Decisão de Toffoli na mira da PGR Dodge estuda recorrer da medida do presidente do STF, Dias Toffoli, que ameaça paralisar inquéritos e ações penais que tenham dados relacionados ao Coaf

Publicação: 18/07/2019 03:00

A procuradora-geral da República, Raquel Dodge, avalia recorrer da decisão do presidente do Supremo Tribunal Federal, Dias Toffoli, que paralisa inquéritos e ações penais que tenham usado dados pormenorizados de órgãos de controle - como Coaf, Receita e Banco Central - sem autorização judicial prévia. A PGR (Procuradoria-Geral da República) tem discutido estratégias para o possível recurso em grupos de trabalho de procuradores e pediu aos colegas um levantamento de casos potencialmente afetados. Um dos dados buscados pelo órgão é quantos processos com réus presos poderão ser suspensos.

---------------

**Tarefa solicitada**
Liste os órgãos de controle que o trecho do texto menciona pelo nome. Não é preciso consultar o material.

**Registros**

---------------

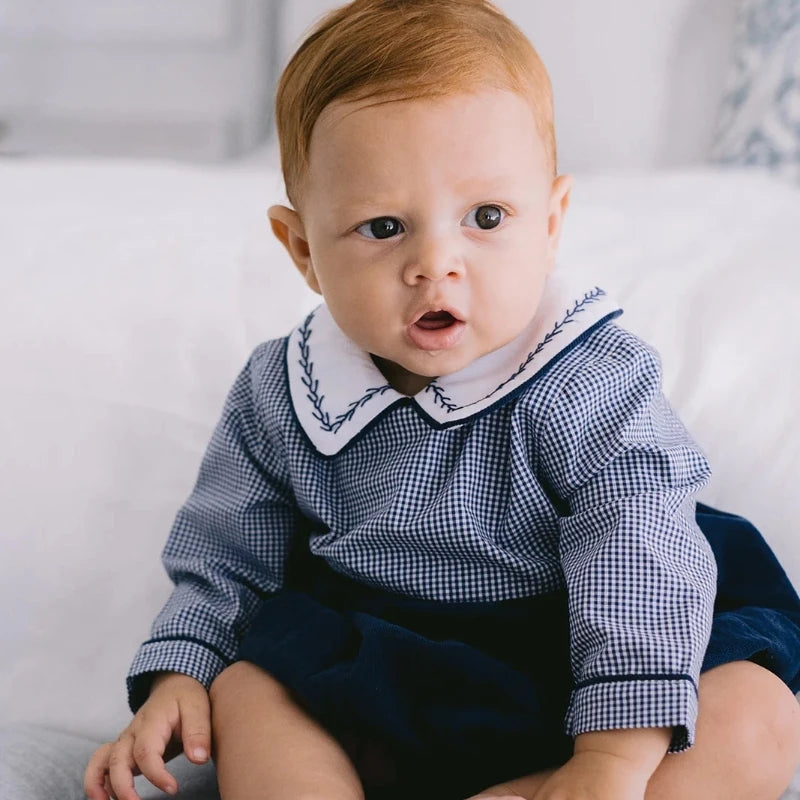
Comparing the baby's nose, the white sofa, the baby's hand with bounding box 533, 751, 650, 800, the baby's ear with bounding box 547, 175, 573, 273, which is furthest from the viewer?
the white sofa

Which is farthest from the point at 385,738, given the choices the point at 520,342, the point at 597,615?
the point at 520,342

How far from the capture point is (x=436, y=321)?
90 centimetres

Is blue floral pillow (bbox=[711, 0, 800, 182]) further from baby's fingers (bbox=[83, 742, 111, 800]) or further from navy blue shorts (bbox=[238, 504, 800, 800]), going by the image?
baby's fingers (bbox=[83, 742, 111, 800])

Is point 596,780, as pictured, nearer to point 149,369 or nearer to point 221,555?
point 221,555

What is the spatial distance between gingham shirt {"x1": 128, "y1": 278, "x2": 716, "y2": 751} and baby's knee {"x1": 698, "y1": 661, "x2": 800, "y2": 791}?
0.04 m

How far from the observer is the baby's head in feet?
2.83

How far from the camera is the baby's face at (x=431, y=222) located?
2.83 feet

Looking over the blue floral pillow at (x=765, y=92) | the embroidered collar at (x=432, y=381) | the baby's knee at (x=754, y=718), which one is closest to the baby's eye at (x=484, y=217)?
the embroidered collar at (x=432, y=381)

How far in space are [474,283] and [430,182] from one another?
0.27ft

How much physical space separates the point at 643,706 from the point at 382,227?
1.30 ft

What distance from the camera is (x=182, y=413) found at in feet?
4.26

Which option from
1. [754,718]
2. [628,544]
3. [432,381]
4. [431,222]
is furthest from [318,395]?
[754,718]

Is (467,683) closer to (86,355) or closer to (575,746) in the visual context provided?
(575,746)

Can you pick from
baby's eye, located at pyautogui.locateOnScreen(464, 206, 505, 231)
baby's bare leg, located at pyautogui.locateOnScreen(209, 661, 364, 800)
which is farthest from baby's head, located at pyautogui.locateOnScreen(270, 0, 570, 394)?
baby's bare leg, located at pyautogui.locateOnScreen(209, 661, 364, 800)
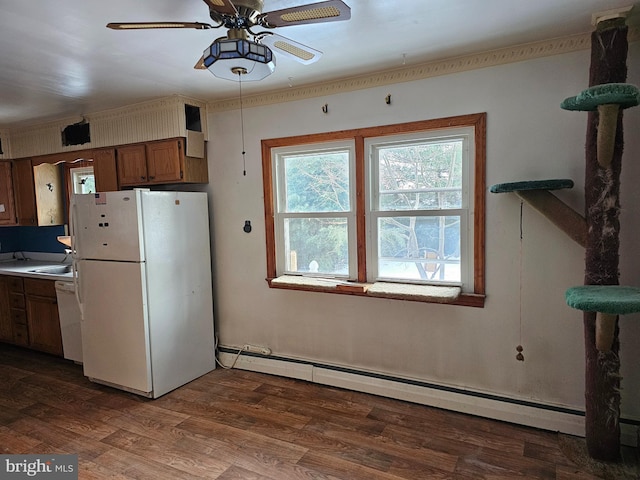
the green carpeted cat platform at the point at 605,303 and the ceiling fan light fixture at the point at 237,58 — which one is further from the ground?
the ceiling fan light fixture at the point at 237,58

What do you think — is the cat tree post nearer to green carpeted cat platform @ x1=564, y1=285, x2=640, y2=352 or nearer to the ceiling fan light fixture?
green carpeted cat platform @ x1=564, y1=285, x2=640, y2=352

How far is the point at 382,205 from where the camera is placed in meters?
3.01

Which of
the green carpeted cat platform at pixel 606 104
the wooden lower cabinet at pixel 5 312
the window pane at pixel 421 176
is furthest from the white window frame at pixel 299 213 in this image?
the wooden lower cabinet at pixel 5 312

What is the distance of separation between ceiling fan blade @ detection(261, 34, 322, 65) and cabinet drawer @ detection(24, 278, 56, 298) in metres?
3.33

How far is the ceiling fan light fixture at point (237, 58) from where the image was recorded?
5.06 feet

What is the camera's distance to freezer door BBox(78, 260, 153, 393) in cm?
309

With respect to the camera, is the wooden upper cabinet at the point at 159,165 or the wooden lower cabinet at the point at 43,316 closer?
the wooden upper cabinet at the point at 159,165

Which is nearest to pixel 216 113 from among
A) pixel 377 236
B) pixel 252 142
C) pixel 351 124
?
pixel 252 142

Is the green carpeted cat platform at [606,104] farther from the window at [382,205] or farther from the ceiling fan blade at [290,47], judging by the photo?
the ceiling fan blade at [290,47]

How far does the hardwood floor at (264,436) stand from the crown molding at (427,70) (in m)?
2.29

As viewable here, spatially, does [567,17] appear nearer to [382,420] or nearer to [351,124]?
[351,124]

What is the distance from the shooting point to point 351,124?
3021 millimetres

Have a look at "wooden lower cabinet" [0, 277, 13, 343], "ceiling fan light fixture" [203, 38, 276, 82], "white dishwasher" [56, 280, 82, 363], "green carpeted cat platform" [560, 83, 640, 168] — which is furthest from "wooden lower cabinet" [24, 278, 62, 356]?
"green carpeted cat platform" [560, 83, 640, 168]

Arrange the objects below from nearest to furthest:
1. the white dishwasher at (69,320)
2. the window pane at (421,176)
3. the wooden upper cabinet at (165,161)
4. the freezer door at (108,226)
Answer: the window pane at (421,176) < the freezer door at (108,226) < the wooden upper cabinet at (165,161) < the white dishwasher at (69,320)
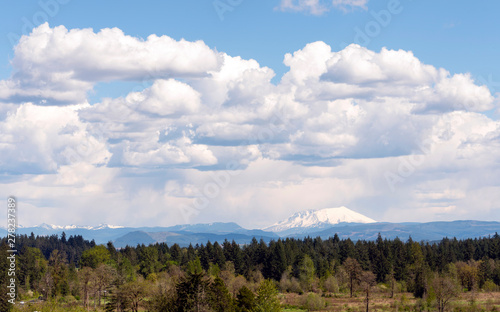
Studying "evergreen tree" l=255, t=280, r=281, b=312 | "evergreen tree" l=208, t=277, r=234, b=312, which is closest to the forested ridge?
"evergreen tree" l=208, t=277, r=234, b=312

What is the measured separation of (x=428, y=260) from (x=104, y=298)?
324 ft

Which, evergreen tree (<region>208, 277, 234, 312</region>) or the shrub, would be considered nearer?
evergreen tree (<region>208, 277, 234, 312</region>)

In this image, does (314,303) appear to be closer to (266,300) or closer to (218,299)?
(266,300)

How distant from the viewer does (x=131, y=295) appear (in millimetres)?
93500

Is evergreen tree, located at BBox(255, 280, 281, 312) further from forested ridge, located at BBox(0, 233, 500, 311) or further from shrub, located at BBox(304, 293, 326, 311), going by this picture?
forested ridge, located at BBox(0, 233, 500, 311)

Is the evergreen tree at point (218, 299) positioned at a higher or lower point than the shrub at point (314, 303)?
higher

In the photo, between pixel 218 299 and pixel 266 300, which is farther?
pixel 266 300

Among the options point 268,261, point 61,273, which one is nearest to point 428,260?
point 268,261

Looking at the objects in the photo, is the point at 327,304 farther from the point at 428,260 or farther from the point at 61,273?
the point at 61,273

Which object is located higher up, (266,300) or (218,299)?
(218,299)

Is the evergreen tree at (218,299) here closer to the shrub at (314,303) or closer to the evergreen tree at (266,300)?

---------------

**Resposta do exercício**
Coaf, Receita e Banco Central.